▸ SOURCE:
# Generic No Name Bikes? The Grey Ghost?



## lionheartdds (Mar 24, 2007)

Didn't know where to post this one.
Bought a generic no name titanium/carbon frame from ebay for $500, then built it up with parts laying around from my other bikes. The only "brand" sticker was on the top tube-"TECH2GO", which I removed. Then I stripped all the parts as much as possible of any labels, including wheel stickers, put white cork tape and replaced the Fizik Arione seat with an all white Specialized Avatar gel. What do you think? I was pretty amazed how sexy a plain bike could look. A bit heavy at 18 lbs and 10 oz, but super stiff and fast, surprisingly responsive (almost too twitchy for me), but a cush ride at the same time. My Madone SSLx and Felt F3 will be gathering dust for a while. I've got a new favorite


----------



## Marc (Jan 23, 2005)

Nice looking bike for the price!!


Could I ask for a close up on a Ti weld seam, and also a head-beadge shot?


----------



## lionheartdds (Mar 24, 2007)

Room 1201 said:


> Nice looking bike for the price!!
> 
> 
> Could I ask for a close up on a Ti weld seam, and also a head-beadge shot?


Sure thing.


----------

▸ DATA ROWS:
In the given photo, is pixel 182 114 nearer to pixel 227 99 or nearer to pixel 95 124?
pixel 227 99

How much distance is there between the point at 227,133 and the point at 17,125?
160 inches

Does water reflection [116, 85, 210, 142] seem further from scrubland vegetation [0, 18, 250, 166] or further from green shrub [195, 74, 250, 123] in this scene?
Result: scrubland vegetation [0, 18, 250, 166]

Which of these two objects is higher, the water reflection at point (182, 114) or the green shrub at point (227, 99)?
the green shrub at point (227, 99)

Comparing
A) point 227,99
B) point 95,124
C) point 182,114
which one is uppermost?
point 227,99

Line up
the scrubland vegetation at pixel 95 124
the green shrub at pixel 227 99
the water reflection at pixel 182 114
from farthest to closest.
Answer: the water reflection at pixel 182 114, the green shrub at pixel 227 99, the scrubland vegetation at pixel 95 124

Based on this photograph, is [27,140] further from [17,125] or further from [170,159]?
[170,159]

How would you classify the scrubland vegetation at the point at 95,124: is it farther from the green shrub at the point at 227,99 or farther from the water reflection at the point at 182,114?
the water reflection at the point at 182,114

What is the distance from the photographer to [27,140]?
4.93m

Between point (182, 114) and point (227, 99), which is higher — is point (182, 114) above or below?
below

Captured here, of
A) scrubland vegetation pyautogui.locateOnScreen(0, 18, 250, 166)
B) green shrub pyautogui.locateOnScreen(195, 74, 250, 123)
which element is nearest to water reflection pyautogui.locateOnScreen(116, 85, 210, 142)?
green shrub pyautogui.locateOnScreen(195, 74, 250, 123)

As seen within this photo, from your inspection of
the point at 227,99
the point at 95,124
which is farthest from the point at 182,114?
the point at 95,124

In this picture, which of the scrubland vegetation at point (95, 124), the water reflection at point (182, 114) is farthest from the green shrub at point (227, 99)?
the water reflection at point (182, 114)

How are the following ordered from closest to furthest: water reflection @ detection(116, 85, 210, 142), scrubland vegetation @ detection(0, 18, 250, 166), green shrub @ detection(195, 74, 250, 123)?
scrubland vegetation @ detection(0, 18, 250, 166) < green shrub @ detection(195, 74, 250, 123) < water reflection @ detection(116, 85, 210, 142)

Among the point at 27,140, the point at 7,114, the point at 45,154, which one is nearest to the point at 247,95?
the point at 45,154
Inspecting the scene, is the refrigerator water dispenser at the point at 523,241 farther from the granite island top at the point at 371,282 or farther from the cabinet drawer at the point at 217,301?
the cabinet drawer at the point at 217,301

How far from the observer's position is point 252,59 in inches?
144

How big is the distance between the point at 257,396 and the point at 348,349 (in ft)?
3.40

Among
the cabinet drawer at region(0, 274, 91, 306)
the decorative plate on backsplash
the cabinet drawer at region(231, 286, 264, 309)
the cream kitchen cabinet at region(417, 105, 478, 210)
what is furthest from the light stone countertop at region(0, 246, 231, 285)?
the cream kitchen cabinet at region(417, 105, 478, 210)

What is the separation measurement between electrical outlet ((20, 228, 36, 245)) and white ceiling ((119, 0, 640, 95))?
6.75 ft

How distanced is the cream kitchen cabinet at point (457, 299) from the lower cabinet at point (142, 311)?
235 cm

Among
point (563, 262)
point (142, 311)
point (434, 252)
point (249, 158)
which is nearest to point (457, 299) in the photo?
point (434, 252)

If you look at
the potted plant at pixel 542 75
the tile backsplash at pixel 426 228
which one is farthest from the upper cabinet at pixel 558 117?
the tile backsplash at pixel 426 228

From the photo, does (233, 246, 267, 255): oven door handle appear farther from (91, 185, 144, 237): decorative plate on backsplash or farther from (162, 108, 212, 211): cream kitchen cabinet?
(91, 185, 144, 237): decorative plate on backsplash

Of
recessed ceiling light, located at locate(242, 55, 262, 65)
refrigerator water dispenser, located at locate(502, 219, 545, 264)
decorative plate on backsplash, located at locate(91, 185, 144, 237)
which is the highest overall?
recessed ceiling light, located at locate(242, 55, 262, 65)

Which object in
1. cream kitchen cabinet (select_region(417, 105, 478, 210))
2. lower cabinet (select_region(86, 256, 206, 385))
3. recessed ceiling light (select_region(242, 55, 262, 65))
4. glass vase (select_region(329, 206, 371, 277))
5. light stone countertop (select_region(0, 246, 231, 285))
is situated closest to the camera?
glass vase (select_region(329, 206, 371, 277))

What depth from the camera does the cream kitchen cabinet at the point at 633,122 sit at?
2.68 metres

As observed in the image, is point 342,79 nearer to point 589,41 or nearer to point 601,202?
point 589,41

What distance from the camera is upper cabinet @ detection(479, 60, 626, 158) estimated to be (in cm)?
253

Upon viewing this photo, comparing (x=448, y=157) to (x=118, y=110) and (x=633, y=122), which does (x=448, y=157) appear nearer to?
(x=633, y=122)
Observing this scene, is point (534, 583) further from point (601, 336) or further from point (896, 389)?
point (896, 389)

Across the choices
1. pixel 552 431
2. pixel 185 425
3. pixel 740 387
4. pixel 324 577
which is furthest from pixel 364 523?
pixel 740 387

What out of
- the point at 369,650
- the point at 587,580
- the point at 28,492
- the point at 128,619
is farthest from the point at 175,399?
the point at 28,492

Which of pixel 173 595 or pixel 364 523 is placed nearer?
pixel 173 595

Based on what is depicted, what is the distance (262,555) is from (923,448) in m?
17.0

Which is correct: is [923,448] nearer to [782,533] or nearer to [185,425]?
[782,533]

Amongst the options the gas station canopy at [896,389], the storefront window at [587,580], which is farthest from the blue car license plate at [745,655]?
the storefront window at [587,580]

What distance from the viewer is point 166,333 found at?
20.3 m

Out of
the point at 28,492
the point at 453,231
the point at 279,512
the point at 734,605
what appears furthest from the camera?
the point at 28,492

▸ EXERCISES:
(a) List every brand or model name that appears in the first post of the bike thread.
(b) Reproduce the stretch of the bike thread from "Didn't know where" through "(Jan 23, 2005)" word for word.
Work only from the forum thread, not the rows.

▸ ANSWERS PER TASK:
(a)
- TECH2GO
- Fizik Arione
- Specialized Avatar
- Madone SSLx
- Felt F3

(b)
Didn't know where to post this one.
Bought a generic no name titanium/carbon frame from ebay for $500, then built it up with parts laying around from my other bikes. The only "brand" sticker was on the top tube-"TECH2GO", which I removed. Then I stripped all the parts as much as possible of any labels, including wheel stickers, put white cork tape and replaced the Fizik Arione seat with an all white Specialized Avatar gel. What do you think? I was pretty amazed how sexy a plain bike could look. A bit heavy at 18 lbs and 10 oz, but super stiff and fast, surprisingly responsive (almost too twitchy for me), but a cush ride at the same time. My Madone SSLx and Felt F3 will be gathering dust for a while. I've got a new favorite


----------



## Marc (Jan 23, 2005)